• _Texto del ejercicio_
++++++++

A finales de 2012 llegué a Madrid para pasar, en principio, un año. Venía directamente de una isla mediterránea muy rural. El contraste y también el hecho de empezar de cero contribuyeron a hacer de aquellos primeros meses algo difícil. Comencé entonces a escribir una novela; no muy convencida, todo hay que decirlo. El malestar no se disipaba y, aunque no considero la literatura como terapia, era un alivio escribir sin las ataduras del género. Así que me hice con un cuaderno nuevo que se empezó a llenar con bastante soltura: trabajo de la memoria-ideas-impresiones-lenguaje por lenguaje. Desechos literarios. Para mí era otra manera de hablar. Y empezó a tener bastante más importancia que la novela.

++++++++

• _Objetivo de la tarea_
Reproduzca íntegramente el texto del ejercicio, sin alterar ni una palabra ni un signo.

• _Datos del ejercicio_

++++++++

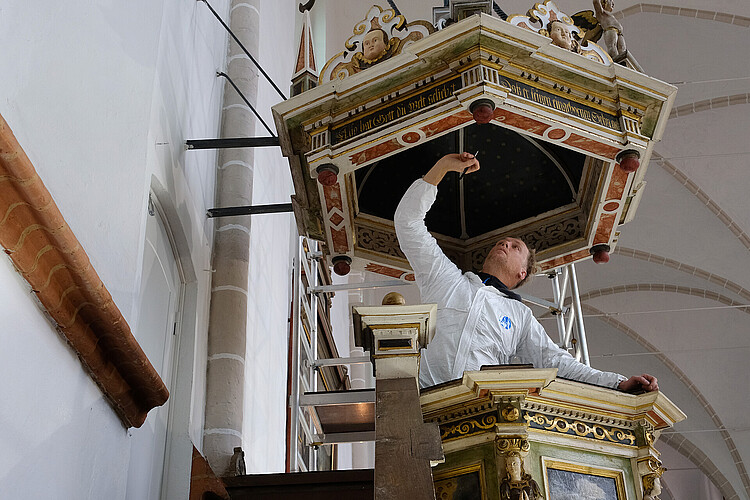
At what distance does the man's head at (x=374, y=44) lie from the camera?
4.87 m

++++++++

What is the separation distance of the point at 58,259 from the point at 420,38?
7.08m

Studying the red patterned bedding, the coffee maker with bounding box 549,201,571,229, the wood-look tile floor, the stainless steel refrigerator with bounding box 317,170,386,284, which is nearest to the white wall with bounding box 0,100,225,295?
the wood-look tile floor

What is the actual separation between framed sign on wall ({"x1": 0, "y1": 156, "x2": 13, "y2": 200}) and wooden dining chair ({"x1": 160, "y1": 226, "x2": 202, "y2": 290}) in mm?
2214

++++++++

• _Resultado del ejercicio_
A finales de 2012 llegué a Madrid para pasar, en principio, un año. Venía directamente de una isla mediterránea muy rural. El contraste y también el hecho de empezar de cero contribuyeron a hacer de aquellos primeros meses algo difícil. Comencé entonces a escribir una novela; no muy convencida, todo hay que decirlo. El malestar no se disipaba y, aunque no considero la literatura como terapia, era un alivio escribir sin las ataduras del género. Así que me hice con un cuaderno nuevo que se empezó a llenar con bastante soltura: trabajo de la memoria-ideas-impresiones-lenguaje por lenguaje. Desechos literarios. Para mí era otra manera de hablar. Y empezó a tener bastante más importancia que la novela.